Everyone charged by the SEC agreed to settlements without admitting or denying the charges. Mizuho consented to the entry of a final judgment requiring payment of $10 million in disgorgement, $2.5 million in prejudgment interest, and a $115 million penalty. The settlement, which requires court approval, also permanently enjoins Mizuho from violating Sections 17(a)(2) and (3) of the Securities Act.
The SEC alleges that Mizuho structured and marketed Delphinus CDO 2007-1, a CDO that was backed by subprime bonds at a time when the housing market was showing signs of severe distress. The deal was contingent upon Mizuho obtaining credit ratings it used to market the notes to investors. When its employees realized that Delphinus could not meet one rating agency’s newly announced criteria intended to protect CDO investors from the uncertainty of ratings downgrades, they submitted to the rating firm a portfolio containing millions of dollars in dummy assets that inaccurately reflected the collateral held by Delphinus. Once the firm rated the inaccurate portfolio, Mizuho closed the transaction and sold the notes to investors using the misleading ratings. Delphinus defaulted in 2008 and eventually was liquidated in 2010. Mizuho sustained substantial losses from Delphinus.
According to the SEC’s settled administrative proceedings against the three former Mizuho employees responsible for the Delphinus deal, Alexander Rekeda headed the group that structured the $1.6 billion CDO, Xavier Capdepon modeled the transaction for the rating agencies, and Gwen Snorteland was the transaction manager responsible for structuring and closing Delphinus.

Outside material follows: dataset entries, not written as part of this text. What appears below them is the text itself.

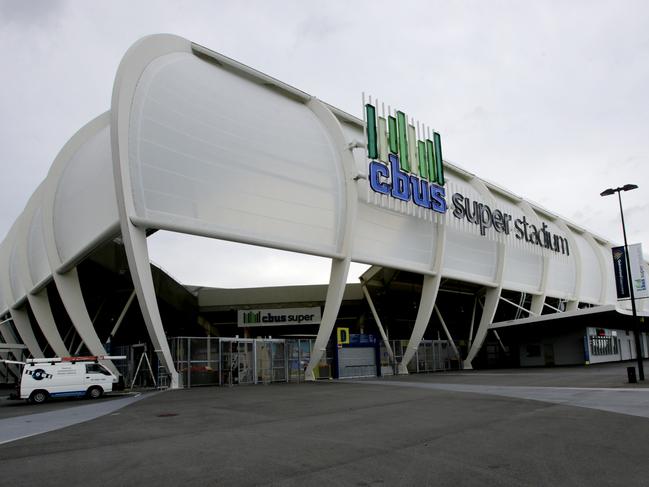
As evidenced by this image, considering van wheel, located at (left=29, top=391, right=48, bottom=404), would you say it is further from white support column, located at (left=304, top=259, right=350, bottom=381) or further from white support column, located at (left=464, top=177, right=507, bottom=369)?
white support column, located at (left=464, top=177, right=507, bottom=369)

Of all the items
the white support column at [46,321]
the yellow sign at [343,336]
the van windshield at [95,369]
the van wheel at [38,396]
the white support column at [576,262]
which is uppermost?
the white support column at [576,262]

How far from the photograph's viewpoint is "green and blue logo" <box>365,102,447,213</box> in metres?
31.6

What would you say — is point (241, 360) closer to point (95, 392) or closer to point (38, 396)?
point (95, 392)

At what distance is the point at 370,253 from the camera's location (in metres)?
32.8

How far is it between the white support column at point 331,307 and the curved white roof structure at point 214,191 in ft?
0.24

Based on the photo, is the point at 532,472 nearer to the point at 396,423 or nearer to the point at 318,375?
the point at 396,423

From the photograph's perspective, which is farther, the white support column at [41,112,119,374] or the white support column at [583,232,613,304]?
the white support column at [583,232,613,304]

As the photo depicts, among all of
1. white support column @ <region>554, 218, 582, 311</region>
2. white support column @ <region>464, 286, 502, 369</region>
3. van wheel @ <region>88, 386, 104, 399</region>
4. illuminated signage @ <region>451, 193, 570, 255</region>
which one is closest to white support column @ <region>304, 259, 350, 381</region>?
van wheel @ <region>88, 386, 104, 399</region>

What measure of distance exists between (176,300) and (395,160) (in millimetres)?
23106

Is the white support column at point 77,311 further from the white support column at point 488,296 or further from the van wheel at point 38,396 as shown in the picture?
the white support column at point 488,296

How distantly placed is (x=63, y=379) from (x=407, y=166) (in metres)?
22.6

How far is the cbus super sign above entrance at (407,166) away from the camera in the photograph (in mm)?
31641

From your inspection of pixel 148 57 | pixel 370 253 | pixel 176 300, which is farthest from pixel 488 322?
pixel 148 57

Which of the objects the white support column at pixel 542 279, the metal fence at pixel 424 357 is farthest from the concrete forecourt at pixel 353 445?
the white support column at pixel 542 279
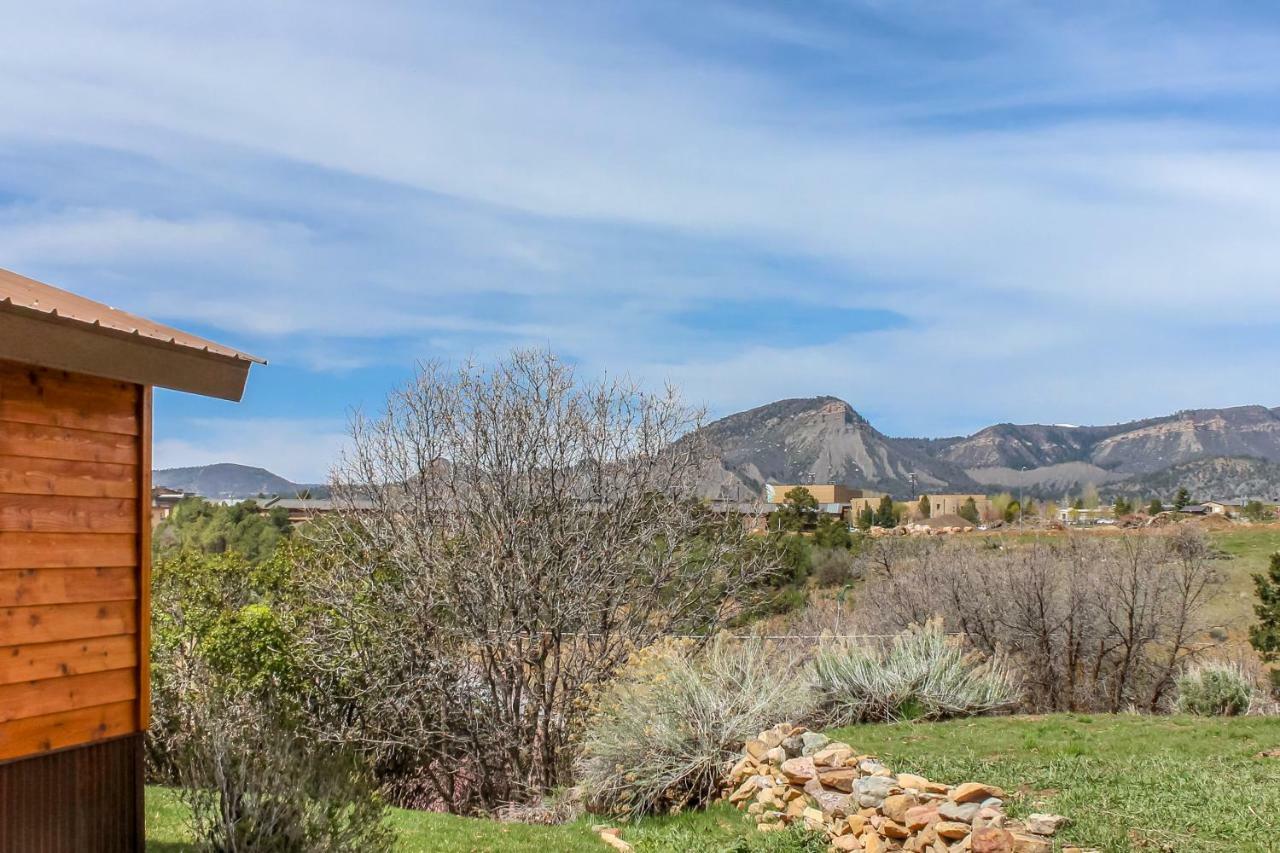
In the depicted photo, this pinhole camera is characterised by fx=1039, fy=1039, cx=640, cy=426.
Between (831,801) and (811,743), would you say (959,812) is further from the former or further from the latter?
(811,743)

Delaware Asset Advisers (DAA) served as Delphinus’s collateral manager and the DAA portfolio manager was Wei (Alex) Wei.
In the related administrative proceedings against Rekeda, Capdepon, and Snorteland, the SEC found that Rekeda violated Sections 17(a)(2) and (3) of the Securities Act, and Capdepon and Snorteland violated Section 17(a). Rekeda and Capdepon each agreed to pay a $125,000 penalty while the decision on whether there will be a penalty for Snorteland will be decided at a later date. Rekeda agreed to be suspended from the securities industry for 12 months, Capdepon and Snorteland each agreed to be barred from the securities industry for one year, and all three agreed to cease and desist from further violations of the respective sections of the Securities Act they violated.
The SEC instituted settled administrative proceedings against DAA and Wei based on their post-closing conduct. DAA consented to the entry of an order requiring the firm to pay disgorgement of $2,228,372, prejudgment interest of $357,776, and a penalty of $2,228,372. Wei consented to the entry of an order requiring him to pay a $50,000 penalty and suspending him from associating with any investment adviser for six months. Both DAA and Wei consented to cease and desist from violating Section 17(a)(2) and (3) of the Securities Act and Section 206(2) of the Advisers Act.